Joe Hill has been attached to write at least the pilot episode of the series, and he will also serve as the executive producer. The series is also being developed by Circle of Confusion, which has had plenty of success working on other comic book adaptations turned into television series, as it has previously worked on The Walking Dead, according to the AV Club. While those involved are not able to say if Locke & Key is definitely going to be hitting the small screen at some point, it seems as though this might be the proper time for the series to hit broadcast television or streaming services such as Amazon or Netflix.
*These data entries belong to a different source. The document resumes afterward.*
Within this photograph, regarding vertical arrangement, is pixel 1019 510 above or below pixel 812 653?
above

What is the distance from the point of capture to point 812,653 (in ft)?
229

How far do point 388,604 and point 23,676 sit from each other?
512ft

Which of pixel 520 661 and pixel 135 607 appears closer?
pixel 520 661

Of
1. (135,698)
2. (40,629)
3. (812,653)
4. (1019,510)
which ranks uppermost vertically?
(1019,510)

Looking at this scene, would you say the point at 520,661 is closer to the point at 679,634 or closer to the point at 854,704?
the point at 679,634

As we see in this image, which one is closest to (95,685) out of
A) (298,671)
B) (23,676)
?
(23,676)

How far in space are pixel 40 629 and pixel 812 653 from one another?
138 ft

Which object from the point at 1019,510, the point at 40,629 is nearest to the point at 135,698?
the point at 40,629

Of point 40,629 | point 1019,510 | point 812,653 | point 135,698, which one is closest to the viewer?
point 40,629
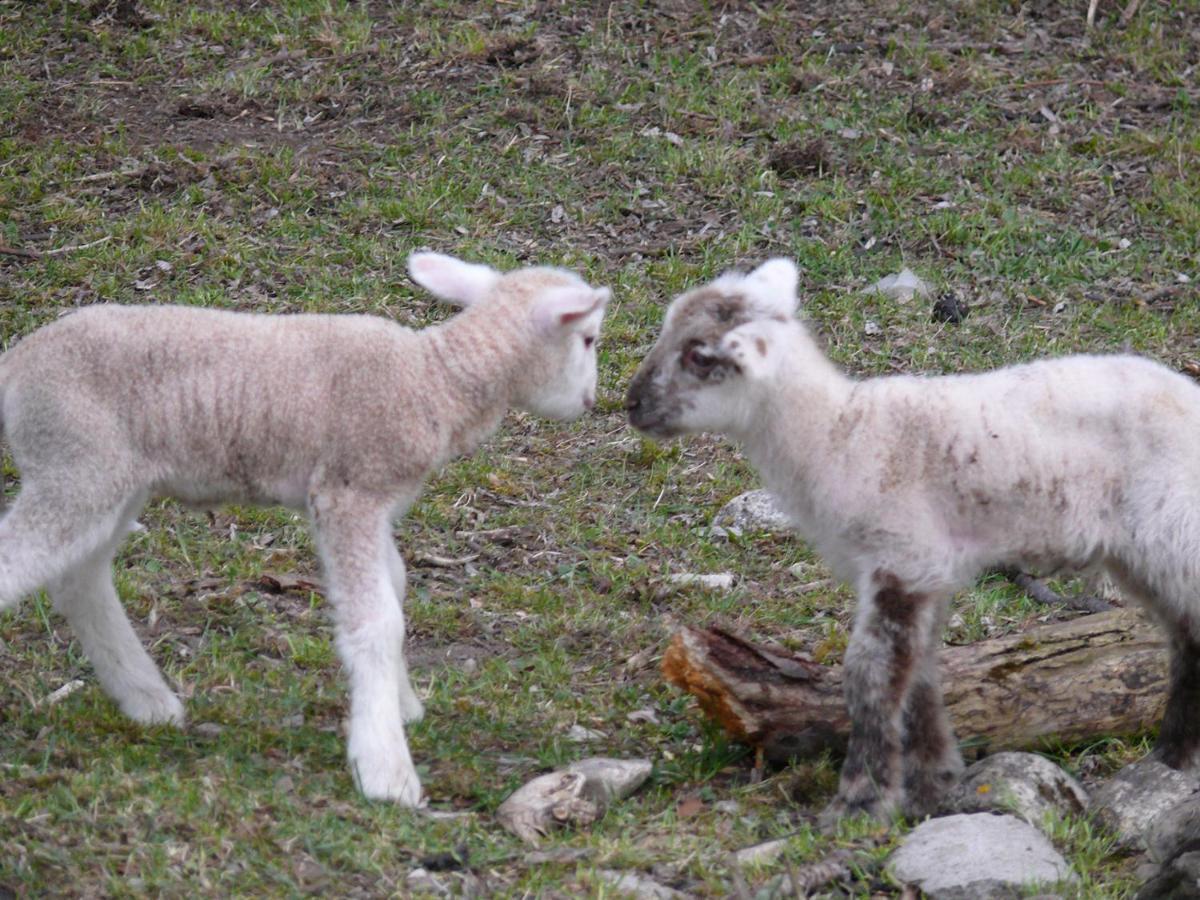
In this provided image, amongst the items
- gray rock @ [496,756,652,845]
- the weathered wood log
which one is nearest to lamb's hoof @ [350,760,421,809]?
gray rock @ [496,756,652,845]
In 2014, Locke & Key was actually going to be made into a feature film, or three, as was announced at San Diego Comic-Con. Before the plans to bring it to the silver screen were formulated, Fox gave the series its first try. That time, it went far enough that a writer was hired and casting was complete. According to Deadline, the cast was set to be Mark Pellegrino, Miranda Otto, Jesse McCartney, Sarah Bolger, Skylar Gaertner, and Nick Stahl. The adaptation was going to be written by Josh Friedman and developed by DreamWorks TV. In the end, the pilot that year never actually went to air, though it was shown off at the 2011 Comic-Con, apparently mostly to tease fans of Locke & Key.
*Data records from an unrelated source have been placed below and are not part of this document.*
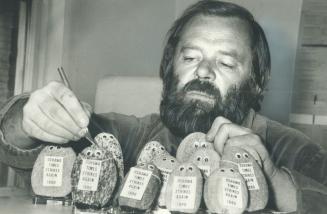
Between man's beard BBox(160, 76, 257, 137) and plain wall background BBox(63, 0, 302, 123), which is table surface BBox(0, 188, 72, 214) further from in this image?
plain wall background BBox(63, 0, 302, 123)

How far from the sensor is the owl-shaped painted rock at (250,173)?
696 millimetres

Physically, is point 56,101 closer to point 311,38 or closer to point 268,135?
point 268,135

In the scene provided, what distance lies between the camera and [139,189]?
2.27 ft

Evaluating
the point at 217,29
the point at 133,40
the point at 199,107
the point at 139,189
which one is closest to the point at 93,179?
the point at 139,189

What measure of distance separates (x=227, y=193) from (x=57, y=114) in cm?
27

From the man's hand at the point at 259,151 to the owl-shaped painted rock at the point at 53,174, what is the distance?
0.20 m

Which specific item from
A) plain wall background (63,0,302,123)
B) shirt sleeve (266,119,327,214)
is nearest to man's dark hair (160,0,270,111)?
shirt sleeve (266,119,327,214)

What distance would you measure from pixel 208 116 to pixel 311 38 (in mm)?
642

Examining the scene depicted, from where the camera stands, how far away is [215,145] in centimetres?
79

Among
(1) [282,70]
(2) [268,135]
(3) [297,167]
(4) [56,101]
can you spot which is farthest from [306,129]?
(4) [56,101]

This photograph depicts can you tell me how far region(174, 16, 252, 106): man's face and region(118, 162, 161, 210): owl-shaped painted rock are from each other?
1.13 ft

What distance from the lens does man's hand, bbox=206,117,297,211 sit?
2.53 feet

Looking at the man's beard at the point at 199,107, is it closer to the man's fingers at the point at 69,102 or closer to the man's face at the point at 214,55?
the man's face at the point at 214,55

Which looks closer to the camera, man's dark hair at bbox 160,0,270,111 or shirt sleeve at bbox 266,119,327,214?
shirt sleeve at bbox 266,119,327,214
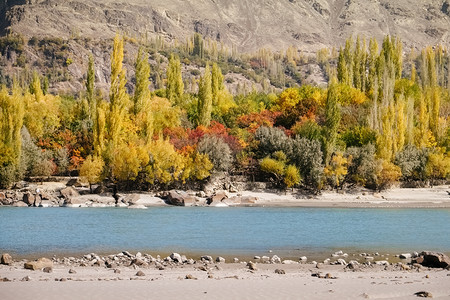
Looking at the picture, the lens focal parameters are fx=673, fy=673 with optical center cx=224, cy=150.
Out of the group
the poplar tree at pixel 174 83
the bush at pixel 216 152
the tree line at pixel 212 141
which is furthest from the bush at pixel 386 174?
the poplar tree at pixel 174 83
Hill working on the adaptation might be the magic behind getting Locke & Key made this time around. When talking about the project, he said the 7 years working on the graphic novel were the happiest times of his life.
“There still isn’t a day when I don’t think about those characters and miss visiting with them. The six books of the series are very like six seasons of a cable TV series and so it feels only natural to bring that world to the little screen and to see if we can’t scare the pants off viewers everywhere.”
The story Hill wants to revisit in Locke & Key tells of Nina Locke and her three children: Tyler, Kinsey, and Bode. The family moves to Massachusetts, and the Key House after the patriarch of the family is murdered by a former student of his. Tyler, the oldest of the three children, is plagued by guilt because he feels as though it was his fault the killers went after his father in the first place. Kinsey is the middle child and a bit of a rebel as the only daughter. Bode, the youngest of the trio, is a bit of a troublemaker who first finds a key that does more than simply open the doors in the house.
The family in Locke & Key is beset by a villain from Tyler’s dad’s past and only the children have the power to win the day. The Locke & Key graphic novels were beloved because they were an interesting combination of family bonds, family history, and the supernatural. The plan for the adaptation is to produce the pilot and then find a network or a streaming service that will agree to take on Locke & Key.